Brain registration (brainreg), segmentation post-processing, and
visualization for use-case / paper workflows.
This workflow has three phases:
- Registration (SLURM): run
brainregto create per-subject output folders withregistered_atlas.tiff. - Segmentation + probe annotations (Napari): open the registered subject outputs, add probe tracks/injections, and save into the subject’s
segmentation/folder. - Visualization (Python): render probe HTML and/or atlas+region PNG views from
segmentation/atlas_space/.
SLURM scripts, data, and outputs are kept together in one project folder (e.g. your NFS project directory). The SLURM config expects:
PROJECT_DIR/data— input TIFs (any subdirs)PROJECT_DIR/brainreg_outputs_<atlas>/— registration outputs
Copy/symlink the bg_viz_pipeline/slurm/ folder into your project folder
(preserving the slurm/ subfolder), and edit slurm/brainreg_config.sh to
set PROJECT_DIR.
See bg_viz_pipeline/slurm/README.md for details of how
the SLURM scripts work and how to run them.
At a minimum:
- edit
slurm/brainreg_config.sh - run
./slurm/submit_brainreg.sh
For each registered subject folder created by Phase 1:
- Open the subject in
napariusing your brainrender/segmentation workflow. - Add probe tracks/injections.
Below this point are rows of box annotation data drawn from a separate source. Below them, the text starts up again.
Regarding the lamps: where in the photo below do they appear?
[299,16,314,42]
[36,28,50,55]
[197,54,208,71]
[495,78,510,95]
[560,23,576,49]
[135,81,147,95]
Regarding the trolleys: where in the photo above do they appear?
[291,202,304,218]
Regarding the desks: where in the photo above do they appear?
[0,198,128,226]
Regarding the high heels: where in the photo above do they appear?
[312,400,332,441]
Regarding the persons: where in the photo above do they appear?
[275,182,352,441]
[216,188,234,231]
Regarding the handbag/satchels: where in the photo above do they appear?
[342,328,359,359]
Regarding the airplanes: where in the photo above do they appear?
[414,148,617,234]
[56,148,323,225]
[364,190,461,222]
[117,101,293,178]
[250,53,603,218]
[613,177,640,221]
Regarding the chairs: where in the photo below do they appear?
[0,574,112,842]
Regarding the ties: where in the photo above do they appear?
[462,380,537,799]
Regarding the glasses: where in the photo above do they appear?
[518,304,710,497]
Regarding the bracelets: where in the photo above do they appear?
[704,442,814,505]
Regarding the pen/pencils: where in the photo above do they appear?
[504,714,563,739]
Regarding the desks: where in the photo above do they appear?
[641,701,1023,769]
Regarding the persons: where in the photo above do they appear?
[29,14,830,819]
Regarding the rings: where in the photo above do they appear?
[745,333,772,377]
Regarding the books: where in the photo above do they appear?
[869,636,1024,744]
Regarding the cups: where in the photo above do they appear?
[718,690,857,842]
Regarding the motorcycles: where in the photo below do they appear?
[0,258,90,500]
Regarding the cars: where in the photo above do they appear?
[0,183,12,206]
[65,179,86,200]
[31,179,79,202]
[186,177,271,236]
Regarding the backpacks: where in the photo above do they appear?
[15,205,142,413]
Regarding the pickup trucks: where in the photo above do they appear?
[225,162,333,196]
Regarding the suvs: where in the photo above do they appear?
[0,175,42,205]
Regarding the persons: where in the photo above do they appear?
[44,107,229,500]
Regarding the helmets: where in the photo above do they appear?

- Save back into the subject's
segmentation/folder in the locations expected by the Python visualizers:segmentation/atlas_space/tracks/*.npy- optional
segmentation/atlas_space/regions/*.obj
From the workflows repo root (so the bg_viz_pipeline/ package is
importable):
-
Probe HTML:
python -m bg_viz_pipeline.scripts.probes_to_html <atlas> <brainreg_dir> <out.html> [--regions ...]
-
Atlas viewer PNGs:
- configure
bg_viz_pipeline/presets/viewer_presets.json, then run:
- configure
python -m bg_viz_pipeline.scripts.brainreg_viewer # all presets
python -m bg_viz_pipeline.scripts.brainreg_viewer --only-subject ROI-1
python -m bg_viz_pipeline.scripts.brainreg_viewer --only-subdir ds_MPX-R-0033_...Use a conda environment with BrainGlobe installed
(e.g. brainglobe-env; pip install brainglobe).